Karl Friedrich Neumann (28 December 1793 – 17 March 1870) was a German orientalist.

==Life==

Neumann was born into a poor Jewish family, under the name of Bamberger, at Reichsmannsdorf, near Bamberg. After his Bar Mitzwa he had to leave his family and with the support of relatives ended up in Frankfurt as a house teacher. He studied philosophy and philology at Heidelberg University, Ludwig-Maximilians-Universität München (LMU Munich) and the University of Göttingen, became a convert to Protestantism and took the name of Neumann. From 1821 to 1825 he was a teacher in Würzburg and Speyer; then he learned Armenian in Venice at the San Lazzaro degli Armeni and visited Paris and London.

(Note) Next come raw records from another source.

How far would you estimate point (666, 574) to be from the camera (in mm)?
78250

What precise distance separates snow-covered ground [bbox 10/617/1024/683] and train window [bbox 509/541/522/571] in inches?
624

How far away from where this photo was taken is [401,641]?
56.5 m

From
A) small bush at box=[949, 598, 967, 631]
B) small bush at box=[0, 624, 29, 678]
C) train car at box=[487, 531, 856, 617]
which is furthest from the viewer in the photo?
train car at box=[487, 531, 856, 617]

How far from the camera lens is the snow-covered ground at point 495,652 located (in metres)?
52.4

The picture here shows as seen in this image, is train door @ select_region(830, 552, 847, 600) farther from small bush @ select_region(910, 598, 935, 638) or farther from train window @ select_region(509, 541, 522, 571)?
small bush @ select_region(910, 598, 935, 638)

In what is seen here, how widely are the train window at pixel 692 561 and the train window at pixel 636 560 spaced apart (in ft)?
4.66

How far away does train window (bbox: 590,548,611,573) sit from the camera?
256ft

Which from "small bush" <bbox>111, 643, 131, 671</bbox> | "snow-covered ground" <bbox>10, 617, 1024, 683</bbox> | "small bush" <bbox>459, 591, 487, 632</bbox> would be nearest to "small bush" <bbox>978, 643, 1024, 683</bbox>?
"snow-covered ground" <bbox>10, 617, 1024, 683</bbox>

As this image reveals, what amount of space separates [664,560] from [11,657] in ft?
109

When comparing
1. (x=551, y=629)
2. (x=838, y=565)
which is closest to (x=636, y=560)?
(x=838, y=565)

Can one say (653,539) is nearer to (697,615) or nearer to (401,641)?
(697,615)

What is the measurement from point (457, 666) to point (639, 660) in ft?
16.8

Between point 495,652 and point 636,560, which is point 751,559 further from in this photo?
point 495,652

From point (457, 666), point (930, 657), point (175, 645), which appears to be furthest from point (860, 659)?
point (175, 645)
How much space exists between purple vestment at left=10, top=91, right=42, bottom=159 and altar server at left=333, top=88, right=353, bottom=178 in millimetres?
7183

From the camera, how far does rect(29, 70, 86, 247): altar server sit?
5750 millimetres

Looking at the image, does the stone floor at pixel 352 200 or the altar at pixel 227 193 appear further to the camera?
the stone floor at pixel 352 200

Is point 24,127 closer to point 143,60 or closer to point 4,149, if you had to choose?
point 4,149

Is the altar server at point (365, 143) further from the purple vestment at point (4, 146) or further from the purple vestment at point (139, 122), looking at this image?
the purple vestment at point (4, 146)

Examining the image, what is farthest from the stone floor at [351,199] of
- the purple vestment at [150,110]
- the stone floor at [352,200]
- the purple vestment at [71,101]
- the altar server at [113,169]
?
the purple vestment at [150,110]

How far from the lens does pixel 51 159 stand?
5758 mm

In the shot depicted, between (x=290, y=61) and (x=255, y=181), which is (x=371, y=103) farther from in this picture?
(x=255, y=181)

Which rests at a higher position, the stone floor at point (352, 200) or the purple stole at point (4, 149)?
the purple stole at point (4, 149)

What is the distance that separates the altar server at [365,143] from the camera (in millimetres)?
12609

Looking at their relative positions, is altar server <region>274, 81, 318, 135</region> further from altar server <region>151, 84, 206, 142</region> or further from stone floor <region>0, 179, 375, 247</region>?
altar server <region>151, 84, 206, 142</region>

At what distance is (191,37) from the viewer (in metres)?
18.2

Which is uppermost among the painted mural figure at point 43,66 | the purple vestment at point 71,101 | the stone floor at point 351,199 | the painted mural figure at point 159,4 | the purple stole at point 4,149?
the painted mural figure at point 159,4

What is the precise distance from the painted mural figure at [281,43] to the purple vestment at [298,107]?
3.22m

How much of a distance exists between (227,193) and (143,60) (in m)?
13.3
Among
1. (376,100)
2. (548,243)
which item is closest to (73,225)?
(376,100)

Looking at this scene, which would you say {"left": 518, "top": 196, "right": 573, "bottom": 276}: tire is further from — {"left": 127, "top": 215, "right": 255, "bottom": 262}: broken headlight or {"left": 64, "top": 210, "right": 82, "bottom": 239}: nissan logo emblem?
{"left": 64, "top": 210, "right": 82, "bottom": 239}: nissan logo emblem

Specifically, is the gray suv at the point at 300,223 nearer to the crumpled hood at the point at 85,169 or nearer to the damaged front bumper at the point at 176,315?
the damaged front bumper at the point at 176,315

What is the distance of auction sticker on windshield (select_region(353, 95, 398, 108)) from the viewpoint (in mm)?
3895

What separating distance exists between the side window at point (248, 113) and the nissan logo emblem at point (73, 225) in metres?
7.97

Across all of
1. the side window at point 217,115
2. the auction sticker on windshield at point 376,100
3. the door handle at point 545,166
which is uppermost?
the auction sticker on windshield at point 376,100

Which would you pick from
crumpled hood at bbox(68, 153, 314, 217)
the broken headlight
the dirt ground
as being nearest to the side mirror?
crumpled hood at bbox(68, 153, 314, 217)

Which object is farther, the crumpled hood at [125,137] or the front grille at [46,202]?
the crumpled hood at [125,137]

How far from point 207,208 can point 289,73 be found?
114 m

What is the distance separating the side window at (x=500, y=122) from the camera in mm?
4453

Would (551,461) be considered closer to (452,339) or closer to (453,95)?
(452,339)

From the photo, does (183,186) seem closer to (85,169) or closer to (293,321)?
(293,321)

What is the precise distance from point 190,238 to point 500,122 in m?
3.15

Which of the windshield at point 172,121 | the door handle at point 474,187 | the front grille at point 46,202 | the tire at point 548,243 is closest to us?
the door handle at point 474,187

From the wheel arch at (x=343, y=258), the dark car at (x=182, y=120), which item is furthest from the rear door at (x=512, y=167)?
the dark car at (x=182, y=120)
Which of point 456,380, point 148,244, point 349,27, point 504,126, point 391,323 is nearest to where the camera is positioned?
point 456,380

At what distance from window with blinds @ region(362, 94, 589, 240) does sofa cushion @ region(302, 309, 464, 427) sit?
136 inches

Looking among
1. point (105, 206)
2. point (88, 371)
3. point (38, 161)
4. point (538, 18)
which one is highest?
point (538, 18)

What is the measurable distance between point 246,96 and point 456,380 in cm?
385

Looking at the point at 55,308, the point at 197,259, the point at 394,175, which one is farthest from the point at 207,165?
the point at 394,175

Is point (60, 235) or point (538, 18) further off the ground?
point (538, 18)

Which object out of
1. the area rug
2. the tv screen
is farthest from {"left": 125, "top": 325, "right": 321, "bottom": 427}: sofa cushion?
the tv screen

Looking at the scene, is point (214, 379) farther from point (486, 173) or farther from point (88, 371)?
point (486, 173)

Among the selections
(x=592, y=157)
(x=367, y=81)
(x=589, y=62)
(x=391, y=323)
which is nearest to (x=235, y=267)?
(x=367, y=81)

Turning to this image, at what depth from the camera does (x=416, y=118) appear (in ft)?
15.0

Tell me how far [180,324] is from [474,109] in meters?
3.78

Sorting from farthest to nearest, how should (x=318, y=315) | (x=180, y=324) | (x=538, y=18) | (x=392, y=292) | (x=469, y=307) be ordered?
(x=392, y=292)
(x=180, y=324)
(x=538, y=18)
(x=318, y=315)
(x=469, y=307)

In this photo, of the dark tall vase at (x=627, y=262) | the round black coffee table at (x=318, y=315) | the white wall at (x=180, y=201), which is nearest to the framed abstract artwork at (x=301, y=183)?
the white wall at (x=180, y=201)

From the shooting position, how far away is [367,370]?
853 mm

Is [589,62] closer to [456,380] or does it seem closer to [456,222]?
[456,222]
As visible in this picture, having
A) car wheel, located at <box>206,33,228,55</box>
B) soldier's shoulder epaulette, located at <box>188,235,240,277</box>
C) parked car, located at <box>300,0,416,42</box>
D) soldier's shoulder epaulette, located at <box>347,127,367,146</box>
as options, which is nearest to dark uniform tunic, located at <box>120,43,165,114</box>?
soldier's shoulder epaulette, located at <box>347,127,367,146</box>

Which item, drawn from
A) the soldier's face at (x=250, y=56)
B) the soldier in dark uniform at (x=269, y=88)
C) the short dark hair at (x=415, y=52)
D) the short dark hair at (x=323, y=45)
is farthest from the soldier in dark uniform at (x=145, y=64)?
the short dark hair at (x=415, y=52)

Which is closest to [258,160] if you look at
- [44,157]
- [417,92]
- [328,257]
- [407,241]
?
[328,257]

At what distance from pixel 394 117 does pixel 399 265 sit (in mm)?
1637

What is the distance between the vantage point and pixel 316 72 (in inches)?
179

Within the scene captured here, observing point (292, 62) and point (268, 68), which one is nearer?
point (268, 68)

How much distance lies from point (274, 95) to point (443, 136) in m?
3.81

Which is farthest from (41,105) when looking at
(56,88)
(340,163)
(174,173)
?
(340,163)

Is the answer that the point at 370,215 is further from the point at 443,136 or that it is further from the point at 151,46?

From April 1830 to May 1831 he undertook a journey from London to Canton in China on the East Indiaman Sir David Scott, where he studied the language and amassed a large library of valuable books and manuscripts. These, about 12,000 in number, he presented to the royal library at Munich. Returning to Germany in 1833, Neumann was made professor of Armenian and Chinese at the LMU. He held this position until 1852, when, owing to his pronounced revolutionary opinions, he was removed from his chair. Ten years later he settled in Berlin, where he remained until his death in 1870.

==Works==
Neumann's leisure time after his enforced retirement was occupied in historical studies, and besides his "Geschichte des englischen Reichs in Asien" (Leipzig, 1857, 2 volumes), he wrote a history of the United States of America, Geschichte der Vereinigten Staaten von Amerika (Berlin, 1863–1866, 3 volumes).

His other works include:
- Versuch einer Geschichte der armenischen Literatur (Leipzig, 1836)
- Die Völker des südlichen Russland (1846, and again 1855)
- Geschichte des englisch-chinesischen Kriegs (1846, and again 1855)
He also issued some translations from Chinese and Armenian:
- The Catechism of the shamans, or, The laws and regulations of the priesthood of Buddha in China (1831).
- Vahram's Chronicle of the Armenian Kingdom in Cilicia, during the time of the Crusades (1831); translation of Vahram of Edessa (fl. c. 1303–1330).
- History of the pirates who infested the China Sea from 1807 to 1810 (1831).

The journal of the Royal Asiatic Society (London, 1871) contains a full list of his works.